Katılım bankalarının Türkiye’deki bankacılık sektörü içindeki payı 2019 yılında %5 civarındadır. Bu pay geçmiş yıllara oranla yaklaşık %1 gerilemiştir. Bu kurumlar 2025 yılı hedeflerini ise %15 olarak belirlemiştir. Katılım Bankalarının kuruluşlarının üzerinden 35 yıl geçmiş olmasına rağmen istenilen pazar hacmine ulaşamamalarının temel nedenleri sermaye yetersizlikleri ve etkin modeller ile kaynak oluşturamamaları olmakla birlikte, özellikle sunulan sınırlı ürün yelpazesi, sektörlerin ihtiyaçlarına yeterli derecede cevap verilememesi bu kurumların pazar hacmini arttırmasına engel olmaktadır. Katılım Bankaları sadece ticari yöntemlerle fon kullandırdığı için sektörler ihtiyaç duyduğu sair finansman ihtiyaçlarını katılım bankalarından karşılayamamaktadır. Günümüzde bir işletmenin üretimde kullandığı ham maddenin maliyeti toplam maliyetin içinde %50’lerin altına düşmüş, işçilik, hizmet ve genel gider maliyetleri yükselmiştir. Katılım bankaları işletmelerin hammadde dışında diğer maliyet kalemlerini de karşılayacak yeni finansal ürünler geliştirmelidirler. Ayrıca katılım bankaları ticari yöntemle fon kullandırırken alıcı ve satıcı arasında aracılık etmekte, aracıdan peşin aldığı ürünü mudisini borçlandırarak taksitle satmaktadır. Enflasyon ve faizlerin düşük olduğu dönemlerde satıcılar ürün satışında alıcısına vade farklı uygulamadığında katılım bankalarının aracılık etmesine de ihtiyaç kalmamaktadır.
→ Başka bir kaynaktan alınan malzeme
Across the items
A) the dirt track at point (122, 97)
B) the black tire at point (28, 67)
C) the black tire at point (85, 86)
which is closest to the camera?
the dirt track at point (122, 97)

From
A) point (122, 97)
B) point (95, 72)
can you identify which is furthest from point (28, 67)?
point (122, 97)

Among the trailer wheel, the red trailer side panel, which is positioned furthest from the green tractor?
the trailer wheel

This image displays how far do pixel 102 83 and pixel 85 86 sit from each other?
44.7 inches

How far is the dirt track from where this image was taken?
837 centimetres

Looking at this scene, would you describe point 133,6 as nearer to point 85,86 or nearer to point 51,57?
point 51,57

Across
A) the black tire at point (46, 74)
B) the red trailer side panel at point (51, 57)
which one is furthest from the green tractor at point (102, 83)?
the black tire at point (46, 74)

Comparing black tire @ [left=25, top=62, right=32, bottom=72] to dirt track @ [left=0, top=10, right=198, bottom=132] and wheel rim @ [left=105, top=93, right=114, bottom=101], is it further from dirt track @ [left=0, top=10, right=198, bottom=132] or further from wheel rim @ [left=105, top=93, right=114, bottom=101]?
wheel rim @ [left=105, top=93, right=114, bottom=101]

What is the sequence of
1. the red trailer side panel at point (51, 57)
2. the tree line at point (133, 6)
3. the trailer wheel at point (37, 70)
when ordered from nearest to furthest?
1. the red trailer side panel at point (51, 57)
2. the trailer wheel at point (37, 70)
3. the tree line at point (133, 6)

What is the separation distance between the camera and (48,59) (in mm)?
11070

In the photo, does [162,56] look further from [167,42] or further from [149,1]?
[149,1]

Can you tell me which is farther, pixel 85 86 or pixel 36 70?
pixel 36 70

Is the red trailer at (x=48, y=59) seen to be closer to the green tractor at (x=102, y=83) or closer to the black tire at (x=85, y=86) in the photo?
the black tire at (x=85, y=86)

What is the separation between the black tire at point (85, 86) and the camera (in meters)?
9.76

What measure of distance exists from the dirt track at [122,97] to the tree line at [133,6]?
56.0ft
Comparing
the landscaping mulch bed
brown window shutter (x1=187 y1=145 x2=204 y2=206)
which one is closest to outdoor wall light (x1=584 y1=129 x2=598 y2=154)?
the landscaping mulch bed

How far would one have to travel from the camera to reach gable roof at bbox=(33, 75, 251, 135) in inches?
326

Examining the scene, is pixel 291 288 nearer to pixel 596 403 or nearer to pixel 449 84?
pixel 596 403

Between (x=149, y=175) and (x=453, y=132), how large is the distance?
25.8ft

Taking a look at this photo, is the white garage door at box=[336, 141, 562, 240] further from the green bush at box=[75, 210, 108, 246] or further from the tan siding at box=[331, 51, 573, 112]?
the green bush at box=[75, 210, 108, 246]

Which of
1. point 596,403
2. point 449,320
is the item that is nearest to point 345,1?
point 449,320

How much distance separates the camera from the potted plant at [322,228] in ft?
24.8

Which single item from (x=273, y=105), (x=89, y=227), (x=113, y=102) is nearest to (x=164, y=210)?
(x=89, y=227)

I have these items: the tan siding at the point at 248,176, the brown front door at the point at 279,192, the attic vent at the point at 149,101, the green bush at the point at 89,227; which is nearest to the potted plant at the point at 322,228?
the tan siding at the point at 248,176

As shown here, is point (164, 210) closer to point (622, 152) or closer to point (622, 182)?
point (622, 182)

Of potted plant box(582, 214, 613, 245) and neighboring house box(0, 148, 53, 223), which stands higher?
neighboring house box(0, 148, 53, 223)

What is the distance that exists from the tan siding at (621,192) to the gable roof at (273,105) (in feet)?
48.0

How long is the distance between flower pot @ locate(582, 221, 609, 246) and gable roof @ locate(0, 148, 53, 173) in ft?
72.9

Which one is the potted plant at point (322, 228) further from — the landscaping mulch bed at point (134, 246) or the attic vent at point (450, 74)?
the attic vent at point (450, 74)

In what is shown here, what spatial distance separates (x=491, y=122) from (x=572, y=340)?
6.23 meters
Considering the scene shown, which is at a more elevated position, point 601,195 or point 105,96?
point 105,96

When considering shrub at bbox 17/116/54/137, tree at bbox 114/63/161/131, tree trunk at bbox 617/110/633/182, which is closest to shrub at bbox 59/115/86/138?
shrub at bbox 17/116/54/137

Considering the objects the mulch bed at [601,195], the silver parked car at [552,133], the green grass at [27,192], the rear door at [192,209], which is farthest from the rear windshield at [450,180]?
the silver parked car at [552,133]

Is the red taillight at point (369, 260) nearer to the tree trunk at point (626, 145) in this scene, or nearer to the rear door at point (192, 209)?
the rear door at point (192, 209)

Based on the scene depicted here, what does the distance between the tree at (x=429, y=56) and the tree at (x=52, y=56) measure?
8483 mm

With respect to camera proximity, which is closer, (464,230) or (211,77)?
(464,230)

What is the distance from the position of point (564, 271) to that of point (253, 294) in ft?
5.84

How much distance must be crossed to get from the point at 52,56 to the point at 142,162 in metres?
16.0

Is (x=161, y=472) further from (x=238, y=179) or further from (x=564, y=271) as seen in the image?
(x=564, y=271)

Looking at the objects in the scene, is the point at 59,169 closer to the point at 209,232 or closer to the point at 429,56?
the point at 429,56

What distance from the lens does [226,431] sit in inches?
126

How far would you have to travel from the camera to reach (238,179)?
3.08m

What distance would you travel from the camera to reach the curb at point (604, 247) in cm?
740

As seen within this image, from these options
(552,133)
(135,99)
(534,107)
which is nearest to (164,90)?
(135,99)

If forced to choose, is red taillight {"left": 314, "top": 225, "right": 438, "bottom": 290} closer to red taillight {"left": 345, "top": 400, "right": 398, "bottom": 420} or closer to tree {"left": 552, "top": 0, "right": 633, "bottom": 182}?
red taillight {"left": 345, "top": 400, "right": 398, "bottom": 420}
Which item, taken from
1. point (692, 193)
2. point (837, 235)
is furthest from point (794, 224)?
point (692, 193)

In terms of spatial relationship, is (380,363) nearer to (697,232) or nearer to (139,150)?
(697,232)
Katılım Bankalarının faizsizlik ilkesi ile kâr- zarar ortaklığı temelinde topladığı fonlarda kâr payları mevduat bankalarına oranla düşük olmamakla birlikte; fon toplamada yetersiz olmaları kendilerini iyi anlatamamak, yeterince tanıtamamak, yeterli derecede güven telkin edememekten kaynaklanmaktadır. Faizin haram olduğuna inanan kahir ekseriyetin yaşadığı ülkemizde; iş adamları ve piyasa aktörlerinin tasarrufunu değerlendirirken; mevduatını faizle işleten ve mevduatına faiz veren konvansiyonel bankaları tercih etmeleri faizden sakınma konusunda yeterli bir hassasiyete sahip olmadıklarını göstermektedir. Katılım Bankaları hedef kitlesine yönelik faizin haram olduğu, helal kazancın esas olduğuna dair bilinç düzeyinin artırılması yönünde çalışmalara ağırlık vermelidir.


Katılım bankaları konvansiyonel bankalar gibi paraya aracılık etmediklerini, aksine üretime aracılık ettiklerini, kendilerinin de bir işletme gibi kâr-zarar esasına göre çalıştıklarını, mudilerinin kâr-zarar ortaklığı ile bir nevi bankaya ortak olduklarını, yöneticilerinin ortaklarını ve sermayelerini koruyabilmek için azami gayret gösterdiklerini iş adamlarına ve sektöre iyi anlatabilmeliler.